◆ Task directions
Reproduce each line of this listing word for word, leaving out the pictures.

◆ Provided records
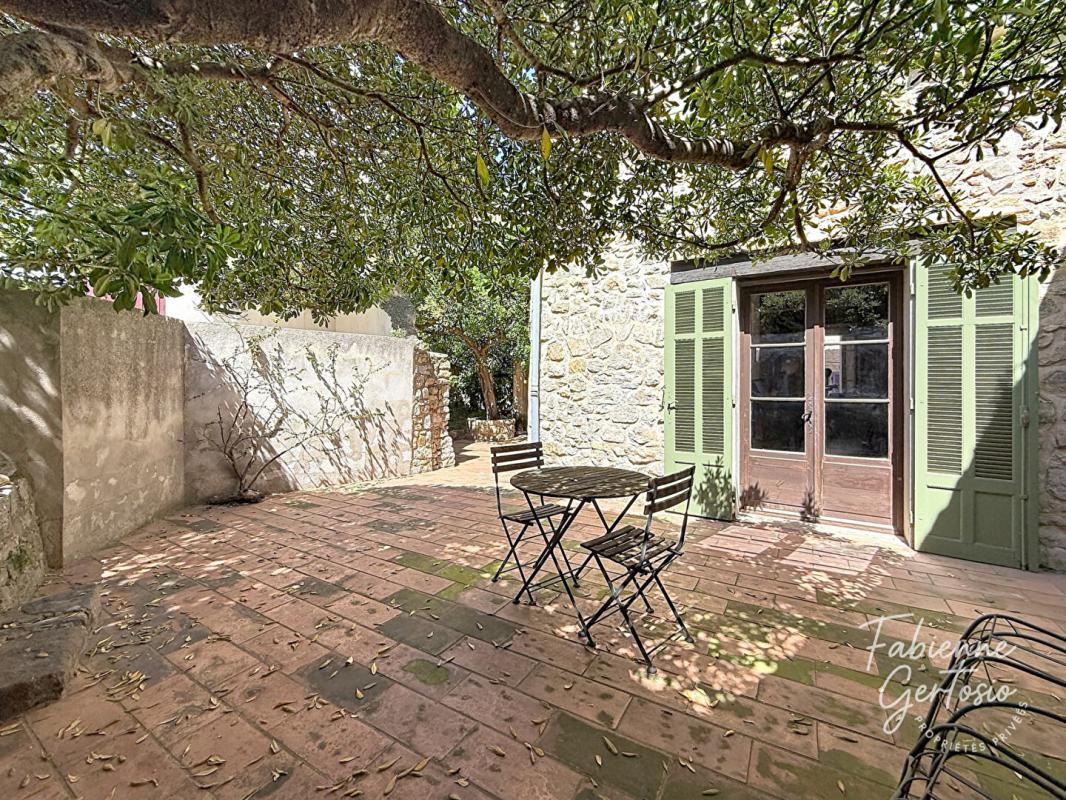 SOLLIES-VILLE Solliès-Ville! Maison de Village de 105m2 avec jardin et cave 14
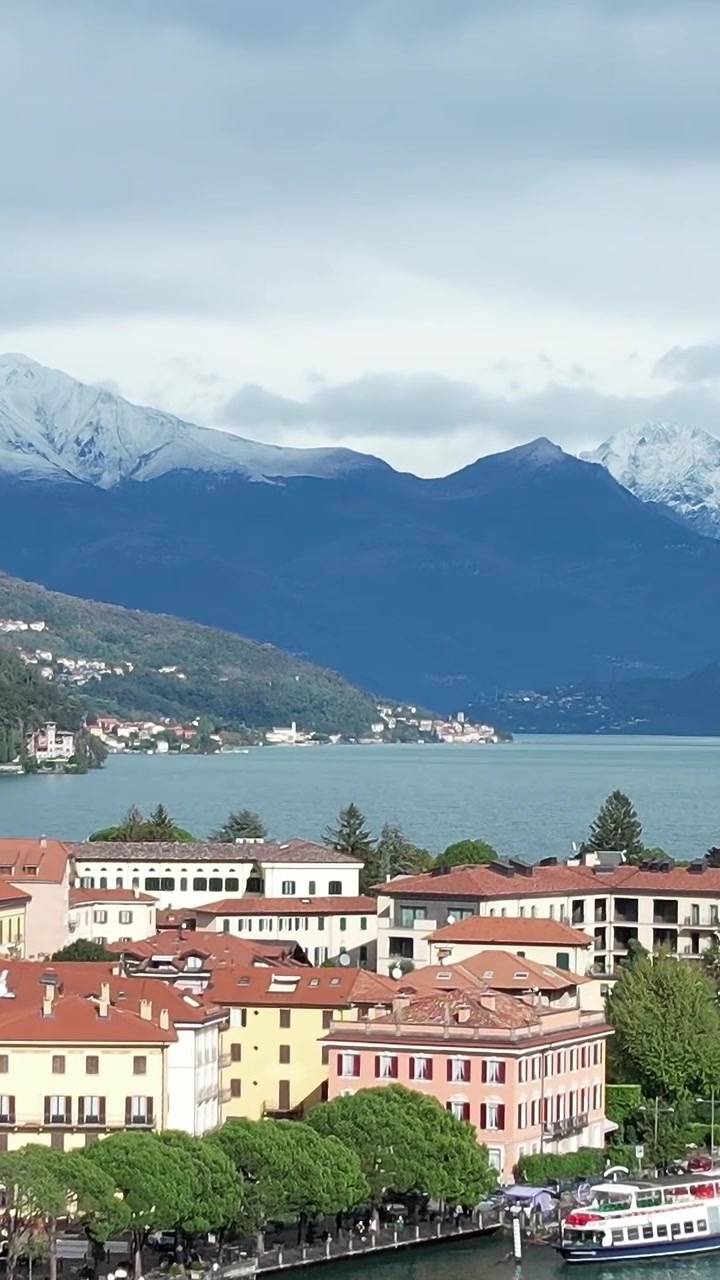 Esplora le straordinarie vedute aeree delle Alpi italiane e del Lago di Como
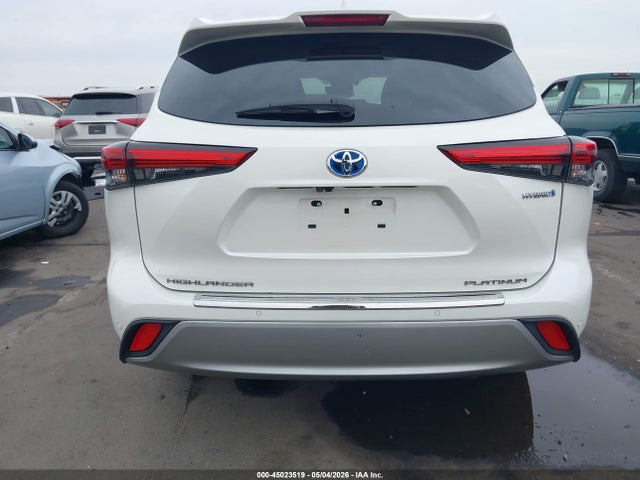 Toyota Highlander Hybrid Platinum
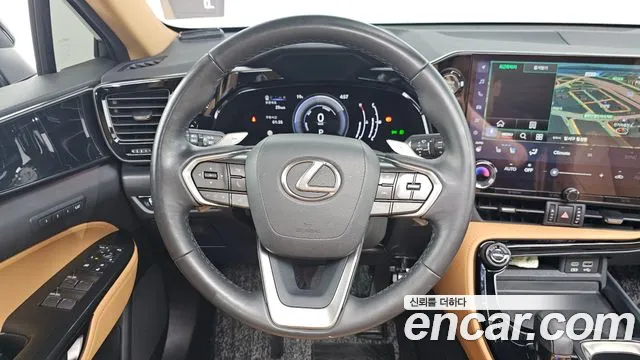 Lexus NX 2023 — фото 13
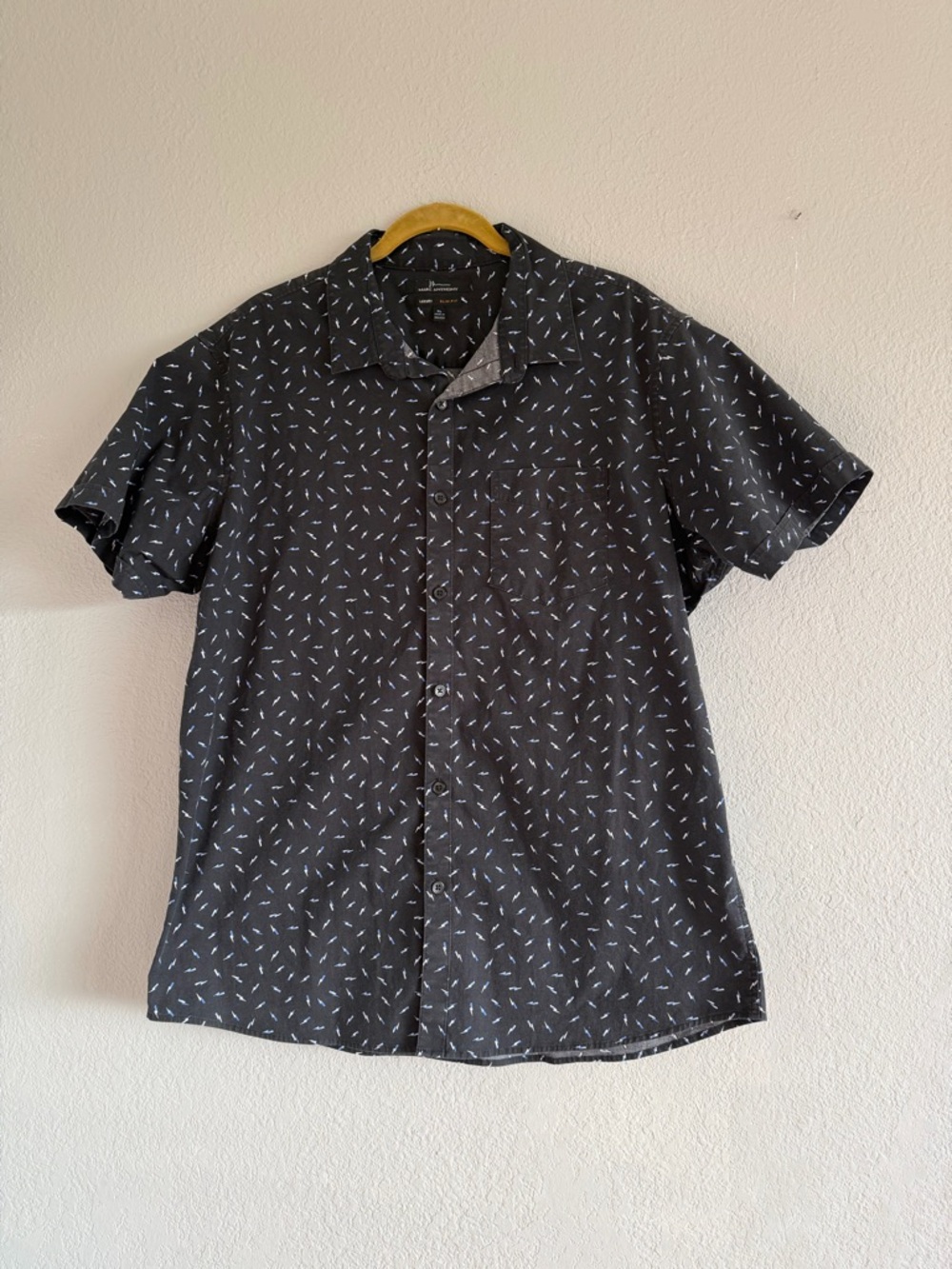 Button Down Lightning Bolt Slim Fit XL Modern Casual Quirky Festival Unique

◆ Your solution
 SOLLIES-VILLE Solliès-Ville! Maison de Village de 105m2 avec jardin et cave 14
 Esplora le straordinarie vedute aeree delle Alpi italiane e del Lago di Como
 Toyota Highlander Hybrid Platinum
 Lexus NX 2023 — фото 13
 Button Down Lightning Bolt Slim Fit XL Modern Casual Quirky Festival Unique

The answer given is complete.